# SOURCE EXTRACT start
2. Critical Mass & Excellence through Pan-European Collaboration
• Combines Europe’s 5 000+ AI research teams and 40 000+ domain scientists into cross-border working groups, creating a knowledge base unattainable for any single Member State.
• Enables ‘horizontal fertilisation’—e.g. astrophysics models reused in climate, or biochemical generative models adapted for materials—accelerating breakthroughs across all Horizon Europe Pillar II clusters.
• Guarantees geographic balance, helping smaller or widening countries access top-tier AI capacities and preventing a two-speed Europe in scientific AI.
3. Optimal Use of Shared Infrastructures
• Leverages EU-level assets (EOSC, EuroHPC JU, ESFRI, AI Factories) as a single integrated backbone, maximising return on the EUR 10 b+ already invested by the Union.
• Joint roadmap can rationalise future upgrades—e.g. aligning EuroHPC petascale roadmaps with domain-specific needs identified in the SRIA—thereby avoiding duplicated national procurements.
• Prototype scenarios produced by the CSA give evidence for cost-sharing models (federated GPU clouds, pan-EU model repositories) before committing Horizon Europe Pillar I or Digital Europe funds.
4. EU-wide Data Access & Interoperability Advantages
• Positions the project to define common FAIR-plus-AI metadata profiles across disciplines, feeding directly into EOSC interoperability layers.
# SOURCE EXTRACT end
# LISTING start
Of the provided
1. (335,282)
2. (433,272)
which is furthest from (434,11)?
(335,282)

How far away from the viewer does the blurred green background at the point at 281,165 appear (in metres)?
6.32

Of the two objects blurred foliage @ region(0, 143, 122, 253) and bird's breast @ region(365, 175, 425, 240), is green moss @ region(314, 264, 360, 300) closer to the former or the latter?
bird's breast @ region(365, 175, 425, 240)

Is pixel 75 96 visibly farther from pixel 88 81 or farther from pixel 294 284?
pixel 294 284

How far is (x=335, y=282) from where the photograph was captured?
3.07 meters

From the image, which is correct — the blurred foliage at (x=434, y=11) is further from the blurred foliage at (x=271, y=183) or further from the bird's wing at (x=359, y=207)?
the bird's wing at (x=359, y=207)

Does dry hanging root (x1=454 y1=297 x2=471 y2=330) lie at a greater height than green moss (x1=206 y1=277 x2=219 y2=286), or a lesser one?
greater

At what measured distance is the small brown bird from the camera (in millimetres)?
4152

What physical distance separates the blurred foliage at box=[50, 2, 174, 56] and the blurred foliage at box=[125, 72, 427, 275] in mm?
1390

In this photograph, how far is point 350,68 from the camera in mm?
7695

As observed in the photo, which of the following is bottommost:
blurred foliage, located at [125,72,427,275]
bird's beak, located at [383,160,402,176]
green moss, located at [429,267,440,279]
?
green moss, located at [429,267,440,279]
# LISTING end
# LISTING start
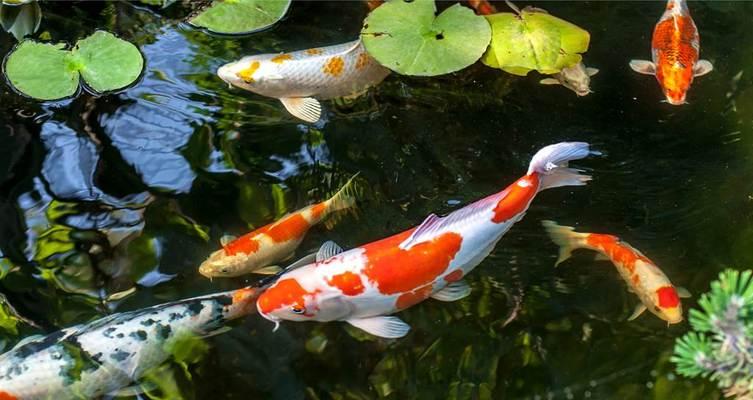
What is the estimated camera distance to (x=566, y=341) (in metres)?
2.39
# LISTING end
# LISTING start
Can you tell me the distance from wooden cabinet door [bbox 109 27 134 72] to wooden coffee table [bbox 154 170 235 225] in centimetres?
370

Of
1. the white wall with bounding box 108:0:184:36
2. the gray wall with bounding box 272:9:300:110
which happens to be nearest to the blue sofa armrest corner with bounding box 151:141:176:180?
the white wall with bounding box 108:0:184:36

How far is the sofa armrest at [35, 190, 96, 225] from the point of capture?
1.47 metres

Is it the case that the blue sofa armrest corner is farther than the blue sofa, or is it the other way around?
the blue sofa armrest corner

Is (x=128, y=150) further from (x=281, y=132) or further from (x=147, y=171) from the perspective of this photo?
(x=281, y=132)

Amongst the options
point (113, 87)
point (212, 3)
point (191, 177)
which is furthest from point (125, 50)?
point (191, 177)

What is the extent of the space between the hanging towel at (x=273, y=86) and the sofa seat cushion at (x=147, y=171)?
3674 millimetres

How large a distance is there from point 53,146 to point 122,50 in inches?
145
# LISTING end
EXERCISE REQUIREMENTS:
1: Reproduce the passage on pan-European AI collaboration, starting at "2. Critical Mass" and ending at "by the Union.".
2: Render the lines of the first listing as a numbered list, starting at the line containing "How far is (x=335, y=282)" and ending at the line containing "3.07 meters", with blank lines left out.

EXPECTED OUTPUTS:
1:
2. Critical Mass & Excellence through Pan-European Collaboration
• Combines Europe’s 5 000+ AI research teams and 40 000+ domain scientists into cross-border working groups, creating a knowledge base unattainable for any single Member State.
• Enables ‘horizontal fertilisation’—e.g. astrophysics models reused in climate, or biochemical generative models adapted for materials—accelerating breakthroughs across all Horizon Europe Pillar II clusters.
• Guarantees geographic balance, helping smaller or widening countries access top-tier AI capacities and preventing a two-speed Europe in scientific AI.
3. Optimal Use of Shared Infrastructures
• Leverages EU-level assets (EOSC, EuroHPC JU, ESFRI, AI Factories) as a single integrated backbone, maximising return on the EUR 10 b+ already invested by the Union.

2:
1. How far is (x=335, y=282) from where the photograph was captured?
2. 3.07 meters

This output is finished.